David Lerner Associates, Inc.
- Company type: Corporation
- Industry: Financial services
- Founded: 1976
- Founder: David Lerner
- Headquarters: Syosset, NY United States
- Products: Investments
- Owner: David Lerner
- Number of employees: 185
- Website: www.davidlerner.com

= David Lerner Associates =

American investment firm

David Lerner Associates is a privately held securities broker/dealer firm. The headquarters is in Syosset, New York, and with branch offices in Westport, CT; Boca Raton, Florida; Lawrenceville, NJ; and White Plains, NY. David Lerner Associates employs approximately 185 people, and holds clients' assets of approximately $4 billion. Their product offerings include retirement planning, annuities, college & education savings, life insurance, and other services.

==History==
David Lerner Associates was founded by David Lerner in 1976. The first office was established in Jericho, New York.

== Community involvement and awards ==
Lerner has been a donor to causes in the community, including the Trey Whitfield School in Brooklyn. David Lerner Associates is also a sponsor of the Greater Long Island Running Club’s Annual Police Appreciation Run.

In 2011, a survey conducted by the Best Companies Group, named David Lerner Associates 6th place in the "large employer category" of the Best Companies to Work for in New York State.

==Apple REIT ==
Apple Hospitality REIT, Inc. (NYSE: APLE) is a publicly traded real estate investment trust that owns one of the largest portfolios of upscale, select service hotels in the United States. The company's portfolio consists of 216 hotels across 37 states.

Apple REIT started out as a non-traded real estate investment trust, and David Lerner Associates was the exclusive broker for this product.

In May 2013, Apple REIT Six Inc. completed a merger with an affiliate of the Blackstone Group LP. Apple REIT Six was sold exclusively by the Lerner firm to investors from 2004 to 2006, with most shares at $11. Each holder of an Apple REIT Six unit received $11.10 in value, consisting of $9.20 in cash and $1.90 per share in preferred stock of the Blackstone affiliate, BRE Select Hotels Corp. Investors could redeem the new shares after seven and a half years; the shares have a dividend rate of 7%. The total transaction value of the deal was $1.2 billion. The portfolio of Apple REIT Six consists of 66 hotels in 18 states and cashed out successfully for its investors. [11]

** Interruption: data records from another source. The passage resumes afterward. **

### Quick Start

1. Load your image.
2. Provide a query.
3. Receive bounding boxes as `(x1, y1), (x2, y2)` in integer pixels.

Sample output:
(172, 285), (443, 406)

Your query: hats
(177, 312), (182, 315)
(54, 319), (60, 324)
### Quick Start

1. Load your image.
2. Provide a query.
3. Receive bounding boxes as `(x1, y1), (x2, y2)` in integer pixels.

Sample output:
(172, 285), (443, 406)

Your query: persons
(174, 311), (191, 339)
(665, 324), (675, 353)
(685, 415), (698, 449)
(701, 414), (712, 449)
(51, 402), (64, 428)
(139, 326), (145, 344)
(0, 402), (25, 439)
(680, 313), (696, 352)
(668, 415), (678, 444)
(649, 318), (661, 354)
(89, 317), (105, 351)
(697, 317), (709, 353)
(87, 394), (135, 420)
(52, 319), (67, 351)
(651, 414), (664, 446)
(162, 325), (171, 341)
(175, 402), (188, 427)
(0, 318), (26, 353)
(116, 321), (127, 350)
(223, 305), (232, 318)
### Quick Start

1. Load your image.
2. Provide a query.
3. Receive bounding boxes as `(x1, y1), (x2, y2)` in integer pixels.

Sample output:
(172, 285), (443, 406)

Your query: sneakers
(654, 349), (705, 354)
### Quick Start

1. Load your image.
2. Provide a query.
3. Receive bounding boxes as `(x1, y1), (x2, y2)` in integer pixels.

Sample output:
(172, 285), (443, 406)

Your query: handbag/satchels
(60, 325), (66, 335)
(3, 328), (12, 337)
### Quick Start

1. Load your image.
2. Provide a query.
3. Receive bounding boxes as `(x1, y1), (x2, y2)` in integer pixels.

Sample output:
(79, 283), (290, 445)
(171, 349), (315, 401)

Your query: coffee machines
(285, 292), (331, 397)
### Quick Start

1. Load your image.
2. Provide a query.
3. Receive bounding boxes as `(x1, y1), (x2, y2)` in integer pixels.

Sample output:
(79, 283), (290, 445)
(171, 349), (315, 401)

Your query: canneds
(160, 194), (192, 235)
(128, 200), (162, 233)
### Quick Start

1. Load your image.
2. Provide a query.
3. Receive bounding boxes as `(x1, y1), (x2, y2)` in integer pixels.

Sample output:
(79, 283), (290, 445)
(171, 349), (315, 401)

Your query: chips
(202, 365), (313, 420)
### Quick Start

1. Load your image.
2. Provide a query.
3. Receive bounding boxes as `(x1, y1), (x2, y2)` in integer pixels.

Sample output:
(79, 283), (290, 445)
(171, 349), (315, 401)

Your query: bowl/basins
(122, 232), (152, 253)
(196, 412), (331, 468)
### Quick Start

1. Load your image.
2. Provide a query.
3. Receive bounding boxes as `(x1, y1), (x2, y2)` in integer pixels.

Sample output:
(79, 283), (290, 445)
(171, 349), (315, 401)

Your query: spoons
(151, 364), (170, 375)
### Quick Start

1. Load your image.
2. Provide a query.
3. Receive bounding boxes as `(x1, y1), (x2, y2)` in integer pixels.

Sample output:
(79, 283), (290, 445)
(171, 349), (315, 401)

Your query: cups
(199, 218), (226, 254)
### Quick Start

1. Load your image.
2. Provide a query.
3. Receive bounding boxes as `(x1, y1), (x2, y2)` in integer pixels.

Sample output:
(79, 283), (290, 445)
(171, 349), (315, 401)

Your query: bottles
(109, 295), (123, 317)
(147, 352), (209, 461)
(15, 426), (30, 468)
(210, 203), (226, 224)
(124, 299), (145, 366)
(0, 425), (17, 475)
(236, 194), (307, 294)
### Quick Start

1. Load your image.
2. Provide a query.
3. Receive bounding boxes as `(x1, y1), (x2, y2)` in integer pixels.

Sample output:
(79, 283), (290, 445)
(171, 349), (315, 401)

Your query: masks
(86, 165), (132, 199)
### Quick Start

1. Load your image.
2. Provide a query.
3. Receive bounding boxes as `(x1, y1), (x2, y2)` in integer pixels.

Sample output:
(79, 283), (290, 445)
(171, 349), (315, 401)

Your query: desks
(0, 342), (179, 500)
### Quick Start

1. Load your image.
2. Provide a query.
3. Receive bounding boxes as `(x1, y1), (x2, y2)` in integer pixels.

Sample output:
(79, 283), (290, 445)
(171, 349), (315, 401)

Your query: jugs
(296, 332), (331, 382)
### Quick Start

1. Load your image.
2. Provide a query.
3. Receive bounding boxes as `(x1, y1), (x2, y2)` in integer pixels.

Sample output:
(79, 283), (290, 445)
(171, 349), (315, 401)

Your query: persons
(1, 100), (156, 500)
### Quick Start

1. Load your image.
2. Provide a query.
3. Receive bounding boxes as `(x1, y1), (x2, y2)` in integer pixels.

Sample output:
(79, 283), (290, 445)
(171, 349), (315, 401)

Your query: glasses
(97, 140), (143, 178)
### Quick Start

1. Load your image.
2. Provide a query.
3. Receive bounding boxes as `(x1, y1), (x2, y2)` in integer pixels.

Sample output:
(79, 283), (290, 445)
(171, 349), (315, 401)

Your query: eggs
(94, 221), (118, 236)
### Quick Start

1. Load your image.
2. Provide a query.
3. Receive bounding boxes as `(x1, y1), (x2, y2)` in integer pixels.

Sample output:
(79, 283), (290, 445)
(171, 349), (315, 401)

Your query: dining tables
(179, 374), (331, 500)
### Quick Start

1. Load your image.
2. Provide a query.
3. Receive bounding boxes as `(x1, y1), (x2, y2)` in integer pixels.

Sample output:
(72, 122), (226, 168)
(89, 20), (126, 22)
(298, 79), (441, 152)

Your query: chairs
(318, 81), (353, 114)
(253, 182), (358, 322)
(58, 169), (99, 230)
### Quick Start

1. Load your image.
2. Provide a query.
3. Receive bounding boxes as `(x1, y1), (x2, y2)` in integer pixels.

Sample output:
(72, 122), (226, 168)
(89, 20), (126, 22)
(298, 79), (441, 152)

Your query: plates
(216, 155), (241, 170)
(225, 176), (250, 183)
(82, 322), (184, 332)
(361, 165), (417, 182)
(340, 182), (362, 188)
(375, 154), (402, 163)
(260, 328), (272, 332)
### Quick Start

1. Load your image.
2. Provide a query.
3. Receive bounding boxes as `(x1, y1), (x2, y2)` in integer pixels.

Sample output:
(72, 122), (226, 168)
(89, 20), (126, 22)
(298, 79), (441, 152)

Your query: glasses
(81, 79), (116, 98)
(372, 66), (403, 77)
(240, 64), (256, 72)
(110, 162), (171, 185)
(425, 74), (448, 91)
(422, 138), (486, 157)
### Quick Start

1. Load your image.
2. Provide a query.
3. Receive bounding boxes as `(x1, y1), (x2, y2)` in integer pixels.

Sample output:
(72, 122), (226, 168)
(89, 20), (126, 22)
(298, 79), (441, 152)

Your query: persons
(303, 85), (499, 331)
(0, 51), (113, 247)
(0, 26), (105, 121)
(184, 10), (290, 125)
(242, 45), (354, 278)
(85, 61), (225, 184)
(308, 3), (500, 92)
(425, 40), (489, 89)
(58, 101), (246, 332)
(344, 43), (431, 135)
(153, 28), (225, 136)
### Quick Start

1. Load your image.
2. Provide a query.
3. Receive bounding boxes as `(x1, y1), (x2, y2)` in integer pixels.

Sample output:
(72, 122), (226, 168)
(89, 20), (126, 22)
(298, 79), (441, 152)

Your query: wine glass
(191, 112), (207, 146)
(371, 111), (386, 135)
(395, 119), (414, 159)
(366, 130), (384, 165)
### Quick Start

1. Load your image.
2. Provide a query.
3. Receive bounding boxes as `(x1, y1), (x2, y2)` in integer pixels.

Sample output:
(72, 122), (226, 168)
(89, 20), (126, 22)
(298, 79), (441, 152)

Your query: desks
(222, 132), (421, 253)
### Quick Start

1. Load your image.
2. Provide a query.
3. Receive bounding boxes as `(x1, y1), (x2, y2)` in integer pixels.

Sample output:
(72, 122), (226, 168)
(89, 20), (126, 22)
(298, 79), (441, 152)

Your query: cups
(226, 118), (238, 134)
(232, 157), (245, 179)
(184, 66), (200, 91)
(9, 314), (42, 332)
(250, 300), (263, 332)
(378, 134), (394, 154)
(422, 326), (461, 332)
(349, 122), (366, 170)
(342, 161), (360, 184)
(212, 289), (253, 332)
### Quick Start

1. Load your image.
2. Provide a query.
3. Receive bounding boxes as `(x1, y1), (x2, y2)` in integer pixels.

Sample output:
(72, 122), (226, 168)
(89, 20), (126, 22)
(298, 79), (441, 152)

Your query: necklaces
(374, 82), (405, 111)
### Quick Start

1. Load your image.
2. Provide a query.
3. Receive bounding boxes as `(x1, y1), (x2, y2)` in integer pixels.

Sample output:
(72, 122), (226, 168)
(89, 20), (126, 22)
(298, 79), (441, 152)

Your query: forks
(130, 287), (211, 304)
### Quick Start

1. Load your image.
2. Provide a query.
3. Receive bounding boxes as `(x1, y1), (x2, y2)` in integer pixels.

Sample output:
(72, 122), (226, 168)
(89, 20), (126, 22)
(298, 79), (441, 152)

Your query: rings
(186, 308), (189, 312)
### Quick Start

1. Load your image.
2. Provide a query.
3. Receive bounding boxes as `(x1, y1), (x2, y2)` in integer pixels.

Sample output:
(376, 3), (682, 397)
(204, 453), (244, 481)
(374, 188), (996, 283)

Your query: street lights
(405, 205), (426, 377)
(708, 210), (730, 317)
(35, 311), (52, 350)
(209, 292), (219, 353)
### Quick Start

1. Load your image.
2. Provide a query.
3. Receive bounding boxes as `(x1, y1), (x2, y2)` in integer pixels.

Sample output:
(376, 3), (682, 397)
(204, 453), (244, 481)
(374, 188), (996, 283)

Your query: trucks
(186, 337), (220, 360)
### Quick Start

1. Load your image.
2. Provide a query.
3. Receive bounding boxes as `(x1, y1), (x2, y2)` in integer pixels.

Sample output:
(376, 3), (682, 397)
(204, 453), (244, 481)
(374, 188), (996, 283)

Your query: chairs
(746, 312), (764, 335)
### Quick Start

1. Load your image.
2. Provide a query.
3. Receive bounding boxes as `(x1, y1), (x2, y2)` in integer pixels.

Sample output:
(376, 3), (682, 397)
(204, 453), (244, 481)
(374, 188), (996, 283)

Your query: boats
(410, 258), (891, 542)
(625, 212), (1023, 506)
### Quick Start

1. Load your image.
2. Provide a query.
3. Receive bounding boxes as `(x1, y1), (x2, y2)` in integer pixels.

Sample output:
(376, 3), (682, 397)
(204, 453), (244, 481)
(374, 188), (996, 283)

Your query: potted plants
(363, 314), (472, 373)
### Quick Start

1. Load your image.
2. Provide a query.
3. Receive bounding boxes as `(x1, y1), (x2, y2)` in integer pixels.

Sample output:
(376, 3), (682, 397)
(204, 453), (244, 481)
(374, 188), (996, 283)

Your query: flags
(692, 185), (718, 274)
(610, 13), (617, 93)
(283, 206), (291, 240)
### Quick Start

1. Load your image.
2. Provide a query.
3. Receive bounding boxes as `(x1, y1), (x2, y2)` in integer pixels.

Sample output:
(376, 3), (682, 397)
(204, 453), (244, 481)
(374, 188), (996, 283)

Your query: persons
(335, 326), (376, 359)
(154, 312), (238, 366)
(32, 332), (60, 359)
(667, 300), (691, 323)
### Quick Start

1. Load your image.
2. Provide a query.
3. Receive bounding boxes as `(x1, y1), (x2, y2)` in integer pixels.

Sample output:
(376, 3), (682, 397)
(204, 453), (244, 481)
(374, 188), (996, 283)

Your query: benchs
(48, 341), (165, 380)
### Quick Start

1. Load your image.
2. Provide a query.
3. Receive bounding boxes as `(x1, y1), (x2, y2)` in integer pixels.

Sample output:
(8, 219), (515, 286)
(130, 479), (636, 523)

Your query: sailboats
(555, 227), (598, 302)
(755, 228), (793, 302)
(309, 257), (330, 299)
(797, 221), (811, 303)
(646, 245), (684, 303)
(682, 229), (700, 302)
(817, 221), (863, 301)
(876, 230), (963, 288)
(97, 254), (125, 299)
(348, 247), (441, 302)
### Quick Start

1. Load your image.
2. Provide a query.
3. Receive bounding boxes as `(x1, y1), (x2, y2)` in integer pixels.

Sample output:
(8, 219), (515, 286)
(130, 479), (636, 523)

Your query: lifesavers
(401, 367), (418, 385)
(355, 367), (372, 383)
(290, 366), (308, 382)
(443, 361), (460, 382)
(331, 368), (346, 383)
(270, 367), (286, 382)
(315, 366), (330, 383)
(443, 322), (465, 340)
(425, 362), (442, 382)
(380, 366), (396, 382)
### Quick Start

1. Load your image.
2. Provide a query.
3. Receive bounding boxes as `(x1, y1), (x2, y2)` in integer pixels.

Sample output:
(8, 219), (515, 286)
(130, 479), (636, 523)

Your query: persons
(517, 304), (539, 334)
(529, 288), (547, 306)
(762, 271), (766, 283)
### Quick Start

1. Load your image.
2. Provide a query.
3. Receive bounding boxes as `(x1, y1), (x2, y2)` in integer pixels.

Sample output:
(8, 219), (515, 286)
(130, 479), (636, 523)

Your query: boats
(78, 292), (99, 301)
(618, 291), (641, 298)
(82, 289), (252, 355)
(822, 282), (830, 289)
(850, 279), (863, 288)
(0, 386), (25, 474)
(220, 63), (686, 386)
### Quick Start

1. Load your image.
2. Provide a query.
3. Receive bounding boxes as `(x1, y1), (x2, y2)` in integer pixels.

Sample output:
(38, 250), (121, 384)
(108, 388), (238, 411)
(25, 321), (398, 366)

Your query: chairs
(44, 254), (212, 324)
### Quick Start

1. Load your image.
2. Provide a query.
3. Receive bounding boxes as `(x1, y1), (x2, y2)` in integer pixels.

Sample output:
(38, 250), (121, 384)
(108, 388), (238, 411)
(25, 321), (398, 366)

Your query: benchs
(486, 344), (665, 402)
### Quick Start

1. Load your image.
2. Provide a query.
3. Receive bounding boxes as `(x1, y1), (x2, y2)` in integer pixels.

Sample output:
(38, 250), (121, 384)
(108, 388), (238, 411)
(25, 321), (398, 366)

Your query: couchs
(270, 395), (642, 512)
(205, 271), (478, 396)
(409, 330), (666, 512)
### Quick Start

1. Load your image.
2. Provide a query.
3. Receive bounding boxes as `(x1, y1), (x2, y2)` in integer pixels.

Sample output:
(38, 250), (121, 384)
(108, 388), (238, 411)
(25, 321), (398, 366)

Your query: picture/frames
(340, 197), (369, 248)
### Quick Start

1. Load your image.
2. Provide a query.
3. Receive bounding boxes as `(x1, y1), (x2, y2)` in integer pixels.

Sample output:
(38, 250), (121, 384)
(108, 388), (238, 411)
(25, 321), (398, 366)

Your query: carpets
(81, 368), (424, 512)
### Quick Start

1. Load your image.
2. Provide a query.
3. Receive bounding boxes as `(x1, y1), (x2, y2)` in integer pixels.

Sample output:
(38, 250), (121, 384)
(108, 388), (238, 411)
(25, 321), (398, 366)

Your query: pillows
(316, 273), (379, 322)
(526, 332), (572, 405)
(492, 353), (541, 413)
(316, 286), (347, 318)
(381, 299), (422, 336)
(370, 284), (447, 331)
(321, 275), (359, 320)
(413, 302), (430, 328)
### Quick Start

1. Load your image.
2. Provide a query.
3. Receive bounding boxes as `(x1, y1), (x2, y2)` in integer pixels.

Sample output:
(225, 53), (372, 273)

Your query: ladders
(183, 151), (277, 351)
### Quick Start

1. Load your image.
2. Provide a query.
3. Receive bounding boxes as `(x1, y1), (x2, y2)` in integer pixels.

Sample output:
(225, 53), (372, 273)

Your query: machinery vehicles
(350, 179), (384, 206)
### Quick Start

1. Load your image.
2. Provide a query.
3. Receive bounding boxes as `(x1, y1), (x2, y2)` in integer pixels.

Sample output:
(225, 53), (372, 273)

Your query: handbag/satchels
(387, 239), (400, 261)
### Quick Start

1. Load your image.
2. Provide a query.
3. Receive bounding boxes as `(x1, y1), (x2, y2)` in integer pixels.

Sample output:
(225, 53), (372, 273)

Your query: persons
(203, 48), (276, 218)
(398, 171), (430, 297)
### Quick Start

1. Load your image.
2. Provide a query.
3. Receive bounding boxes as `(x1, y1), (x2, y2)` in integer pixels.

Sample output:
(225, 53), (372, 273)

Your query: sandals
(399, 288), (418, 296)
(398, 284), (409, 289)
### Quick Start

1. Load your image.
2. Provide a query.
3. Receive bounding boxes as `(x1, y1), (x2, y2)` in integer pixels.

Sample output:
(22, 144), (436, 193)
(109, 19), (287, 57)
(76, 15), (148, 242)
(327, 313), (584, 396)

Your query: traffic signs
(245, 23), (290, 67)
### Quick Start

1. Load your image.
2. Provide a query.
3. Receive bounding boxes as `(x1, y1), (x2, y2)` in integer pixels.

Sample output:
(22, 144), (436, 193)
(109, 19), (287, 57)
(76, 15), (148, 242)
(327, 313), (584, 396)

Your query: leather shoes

Apple Hospitality was formed in March 2014 with the merger of Apple REIT Seven Inc., Apple REIT Eight Inc. and Apple REIT Nine Inc. and subsequently filed for IPO in April 2015. They started trading on the NYSE (APLE) in May 2015. [12] [13]

Apple Hospitality REIT announced in April 2016 that they were purchasing Apple Ten. The merger was approved in September 2016. This makes Apple Hospitality one of the largest select service lodging REITs in the industry, with an enterprise value of approximately $4.9 billion and a total equity market capitalization of approximately $2.8 billion.[14]

==FINRA complaints and investigations==
In May 2011, the Financial Industry Regulatory Authority (FINRA) filed a class action lawsuit against David Lerner Associates, charging the firm with misleading investors by marketing unsuitable products to them and conducting insufficient due diligence on the company that managed its real estate funds.

In October 2012, David Lerner Associates agreed to settle with FINRA for $14 million without admitting or denying the charges. Lerner was fined $250,000 and suspended from the securities industry for one year, and head trader William Mason fined $200,000 and suspended for six months.

In April 2013, U.S. District Judge Kiyo A. Matsumoto dismissed the class action lawsuit, ruling that investors had received sufficient disclosure to understand the risks of investing in its trusts. In her opinion, Judge Matsumoto wrote, “Plaintiffs’ belabored Complaint appears only to confirm that the Apple REITs are currently functioning in exactly the manner that was anticipated and disclosed in the REITs’ prospectuses and other offering documents.”

FINRA operatives opened investigations into Daniel Lerner, an executive vice president of the firm and child of its founder, in 2022; and CEO Martin Walcoe in 2024.